++++ Fragmento del documento ++++

La estabilización de la economía era indispensable, además de una condición sin la cual el país habría entrado en un caos mucho peor que cualquier cosa que se haya visto a lo largo de los últimos meses. Aunque tardío, el programa de estabilización fue muy severo y ha logrado la mayor parte de los objetivos que se propuso. Pero su objetivo se limitaba a estabilizar la economía, es decir, a absorber el shock causado por la devaluación. La premisa detrás del plan de estabilización era que una vez extirpada la inflación, la economía volvería a arrancar por sí misma. El problema es que la economía alcanzó un aceptable grado de estabilidad en los años pasados pero no fructificó en un crecimiento muy elevado. Haber supuesto que el crecimiento se arrancaría por sí mismo en condiciones mucho más adversas era ilusorio.
Pero en adición a las dificultades del ajuste mismo, la problemática del país ha cambiado, sobre todo en dos ámbitos: el político y el del actuar gubernamental. Estos cambios son suficientemente grandes como para asegurar que lo que funcionaba en el pasado ya no necesariamente funcionará en la actualidad. Veamos
Por el lado político, la situación ha cambiado en por lo menos cuatro áreas, transformando las condiciones de entrada de una manera fundamental. Primero, el PRI ya no tiene capacidad de garantizar una coalición automática que le permita al gobierno llevar a cabo sus programas. Esto, de hecho, ocurrió desde finales de los ochenta, pero ahora resulta inexorable. En segundo lugar, existe una competencia real por el poder que no se sujeta a reglas acordadas por todos. Las viejas reglas del sistema político tradicional ya no son aceptadas por nadie (y nadie intenta hacerlas cumplir) y, a la vez, no se ha logrado crear un nuevo marco institucional que todos los partidos y grupos políticos acepten como válido. Es decir, nos encontramos ante un fenómeno nuevo, que se caracteriza por la existencia de un espacio libre para la competencia política donde no hay límites y todo se vale. En tercer lugar, los viejos mecanismos de control político de que se valía el sistema ya no existen o están en plena decadencia. Ese es el caso de los controles corporativos, de los mecanismos de control burocrático, de la discrecionalidad a todos nieveles de gobierno, etcétera. Finalmente, la crisis económica ha mermado drásticamente la credibilidad gubernamental, lo que inevitablemente ha disminuido el potencial de éxito de cualquier programa que el gobierno pudiese proponer.

++++

[Consigna] Según el fragmento sobre la estabilización de la economía, ¿en qué dos ámbitos ha cambiado sobre todo la problemática del país? Este material proviene de una fuente distinta.

++++ Datos proporcionados ++++

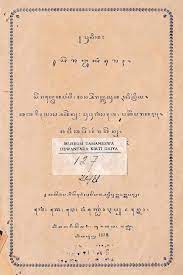 Serat wedhatama iku kaanggit dening kanjeng gusti pangeran adipati arya mangkunagara iv kang lair kanthi asma raden mas sudira. Serat Wulangreh Wikipedia Bahasa Indonesia Ensiklopedia Bebas
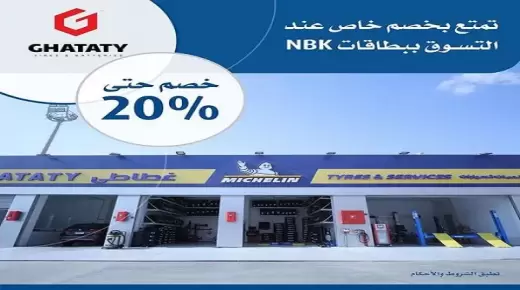 أحدث عروض الخصومات لحاملي بطاقات بنك الكويت الوطني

++++

[Ejercicio resuelto] En el político y en el del actuar gubernamental.